I just finished reading the fascinating book, Thai Stick, by Maguire and Ritter. I highly recommend it. There are a number of things that I'm compelled to comment on.
I learned a lot about what I remember called honey oil. I always wondered what that was since my attempts to make this never matched the high quality that we smoked back in the 70s. B.T.W., I don't recommend attempting this. It is very dangerous, and I was lucky not to blow myself up. People are immolating themselves frequently in Oregon as people are learning how to create various Cannabis extracts. I won't go further into this because it was not from Thailand, Thai Sticks were far superior, and I made finger hash from a plant that was 50% Thai which was also superior to the honey oil.
What surprised me about this thread and backed up by the book was the idea that Thai Sticks varied greatly in quality. Being a consumer with one supplier for a decade and perhaps as many as 3 suppliers during a 15 year period, I was struck by the consistency of the quality. Obviously, my experience was filtered by my limited access, but I don't think I could have identified the differences in 3 very different products from at least 2 sources. Most of my experience was with the brown and green skinny sticks. I believe these were green and gold pictured in the book and this thread before the curing during the long sail over the ocean on their way to me. I did get to smoke some from a gold stick. It was as bright a gold/yellow color as any weed I have ever seen. The another type was the highly seeded loose pack Thai , probably from compressed brick. The high from all these 3 types we indistinguishable to me. All were highly electric, exhilarating to the point of scary at first, psychedelic, and very long lasting.
The other class of stick were fat ones with red string. These were world class quality and potency. They were arguably cleaner in effect, but also lacked the exhilaration and speediness of the skinny sticks. These were generally more well liked. I knew people who never smoked weed again after smoking the skinny sticks, but didn't see people "lose it" like that on the fat red string sticks. I would have been able to identify the differences of these in a blindfold test compared to the skinny sticks.
I got Sumatran weed that was probably somewhere in between the fat and skinny sticks. The last one I should mention is a Neville's Haze plant I grew. It had all the power, speediness, and exhilaration of the skinny sticks, but had a trippiness and euphoria that exceeded any pure Thai I have smoked. It had a trippy phase shift of consciousness that was as sudden as using psilocybin mushrooms or acid does. It is hard for me to believe that Neville's Haze does not have top quality Thai and top quality Mexican genetics in it that both expressed itself in what I grew. I have had Mexican weed that had phase shifty consciousness effects.

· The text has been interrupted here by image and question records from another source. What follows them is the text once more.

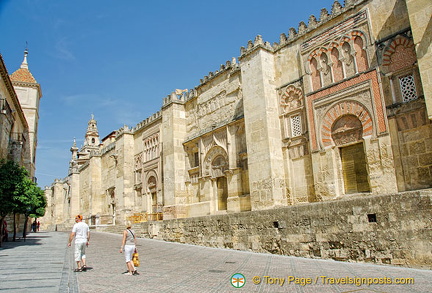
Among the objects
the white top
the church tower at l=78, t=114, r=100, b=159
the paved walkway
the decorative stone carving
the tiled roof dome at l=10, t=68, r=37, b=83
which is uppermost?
the tiled roof dome at l=10, t=68, r=37, b=83

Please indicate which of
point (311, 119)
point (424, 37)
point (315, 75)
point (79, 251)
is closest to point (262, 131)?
point (311, 119)

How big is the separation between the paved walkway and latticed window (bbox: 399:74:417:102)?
4.97 meters

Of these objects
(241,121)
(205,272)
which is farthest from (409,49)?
(205,272)

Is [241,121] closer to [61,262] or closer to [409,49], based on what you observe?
[409,49]

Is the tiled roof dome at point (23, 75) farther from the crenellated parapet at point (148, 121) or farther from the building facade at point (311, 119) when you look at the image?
the building facade at point (311, 119)

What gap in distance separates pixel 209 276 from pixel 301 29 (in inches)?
390

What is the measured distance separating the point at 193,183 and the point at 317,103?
813cm

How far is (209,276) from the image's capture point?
22.2ft

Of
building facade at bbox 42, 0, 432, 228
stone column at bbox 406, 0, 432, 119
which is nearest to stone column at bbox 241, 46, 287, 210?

I still have seeds that are children from that Neville's Haze freak pheno I found. I've been saving these for when I have something of similar effect that I can breed to them because I have not found any children that express these traits, but I think that it is worth blending these Neville's Haze freak pheno genetics into the soup of my genetic blend that I have been growing. Last year's addition of Kali Mist has gotten my genetic soup throwing expressions that are close enough in effect to bring back memories of great Thai weed! I'm also being pushed to sprout these this year by the fact that it has been 15 years since I have been sitting on these Neville's Haze children. I will be lucky if those old seeds sprout.
In the next month or two, I'll be sprouting the Neville's Haze cross, Laos from the border of Thailand, the most Thai looking Zamaldelica I can find, Gypsy Thai x Mullum x Neville's Haze, and perhaps another cross of pure Thais. I have a Gypsy Thai x Koh Chang (Red Thai). I will blend the Neville's Haze with the Thai related plants, and also blend some Nepalese with the Thai plants. The goal is to add Thai genes into my Kali Mist cross that is early enough to ripen in my locale.
Speaking of my locale, I've read stories of Hmong people who were refugees that settled in the U.S. converging in N.E. California's Siskiyou county to grow ganja. I read that they are reminded of their homeland due to the geology of the area. The area has volcanic soils and a hot climate with cool nights. They may have been run off by now by the authorities and locals. Ugh! The Thai Stick book, and I believe Elmer Bud, mentioned the cool nights in N.E. Thailand. A wide daily temperature spread is a defining feature of the climate where I live, sometimes in the fall as much as a 60 degrees difference between daytime highs and nighttime lows. This is one of the reasons that mint and hops (aromatic herbs) were a couple of the crops that have historically been grown here.
Elmer - How cold were the nighttime temperatures in the northern Thai and Laos border area did you experience?